By Wes Terrell
Eyes down range. Nock arrow. Draw, breathe and release. Archery has been a first line of defense for many civilizations. Brookhaven College has a class devoted to the ancient tradition.
Professor Greg Hernandez, who teaches the archery class, said: “Historically, [archery class] has been offered even before I was hired. It was taught by Bob Houston for years. I taught it last semester for the second time, and before that, I taught it for four years.”
“He taught the subject well and didn’t put too much pressure on you to ‘do well,’” Brookhaven student Sidney Nanton said in an email. “Just go out there and do your best. If you hit the target, that’s cool, and if you don’t, that’s cool too. Just keep trying.”

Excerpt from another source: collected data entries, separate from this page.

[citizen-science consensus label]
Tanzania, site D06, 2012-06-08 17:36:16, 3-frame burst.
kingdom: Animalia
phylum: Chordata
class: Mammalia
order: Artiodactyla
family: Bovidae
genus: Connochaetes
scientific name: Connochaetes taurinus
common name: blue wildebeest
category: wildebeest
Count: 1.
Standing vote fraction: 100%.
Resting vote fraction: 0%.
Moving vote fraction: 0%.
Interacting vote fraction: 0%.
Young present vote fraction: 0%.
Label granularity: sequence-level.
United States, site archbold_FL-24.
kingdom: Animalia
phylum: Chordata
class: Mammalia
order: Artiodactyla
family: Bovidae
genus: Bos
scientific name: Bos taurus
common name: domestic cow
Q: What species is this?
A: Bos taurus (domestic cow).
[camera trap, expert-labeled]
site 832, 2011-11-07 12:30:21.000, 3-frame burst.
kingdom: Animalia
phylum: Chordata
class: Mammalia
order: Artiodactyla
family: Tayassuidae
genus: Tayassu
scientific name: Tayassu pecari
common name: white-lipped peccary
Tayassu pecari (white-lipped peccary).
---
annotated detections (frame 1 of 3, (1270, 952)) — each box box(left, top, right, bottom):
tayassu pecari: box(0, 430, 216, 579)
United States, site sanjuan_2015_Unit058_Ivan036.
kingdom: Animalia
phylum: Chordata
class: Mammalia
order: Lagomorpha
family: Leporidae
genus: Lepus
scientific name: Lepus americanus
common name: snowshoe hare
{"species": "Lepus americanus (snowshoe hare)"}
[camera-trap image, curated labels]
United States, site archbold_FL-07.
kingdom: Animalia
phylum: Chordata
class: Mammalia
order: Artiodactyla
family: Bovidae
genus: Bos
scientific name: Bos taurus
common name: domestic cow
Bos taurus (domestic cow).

Students learn the history and technique of archery. Once students complete the classroom portion, they spend the rest of the class on the range perfecting their skills.
Hernandez said the biggest thing he has gained from teaching archery class is the opportunity to refine his own skills. He said archery students are a different breed, and he wants them to take away “a lifetime fitness skill to have fun with and continue throughout their life.”
Students take part in competitions against their peers. Beginning and advanced students meet at the same time and are graded on skill level individually.
Brookhaven provides a range of bows, but compound and recurve are the most common bows used in the class.
A compound bow is a modern bow that uses a system of cables and pulleys to gain leverage and reduce holding draw weight, or the amount of weight needed to draw the bow to its maximum draw length.
A recurve bow, Hernandez said, is a form of bow in which the unstrung tips curve away from the archer. The bows have a draw weight of 20 to 30 pounds.
Students are able to bring their own bows to class. They shoot at targets and receive points for bullseyes. Additionally, targets such as milk cartons and road cones with tennis balls are used.
An archery club, Busted Nocks, is also in the works. “As long as you know what you’re doing and understand the safety, you should be fine,” Chuck Woodfin, president of the archery club said. “We’re not entirely sure how extensive on the requirements we’re going to be. We’re looking for an understanding of the sport, an understanding of safety and [people who] have taken the class.”
Hernandez said his role in the club will be to oversee, while the club members will make most of the decisions and can consult him with questions.
The plan is to do more than shoot on the range, Woodfin said. They hope to enter competitions against other colleges and at professional ranges. Fourteen students have joined so far, but the meeting time of the club has not been determined.
Once the club grows, Woodfin said, more details will emerge. He said he created the club because “we didn’t have one, so we made one.”
“I learned to try something new and not to reject something just because I had no idea what it was about,” Nanton said. “It’s good to expand your horizons.”
Hernandez said he hopes the club and class continue to grow, and that if they do, more classes could potentially become available in spring and fall.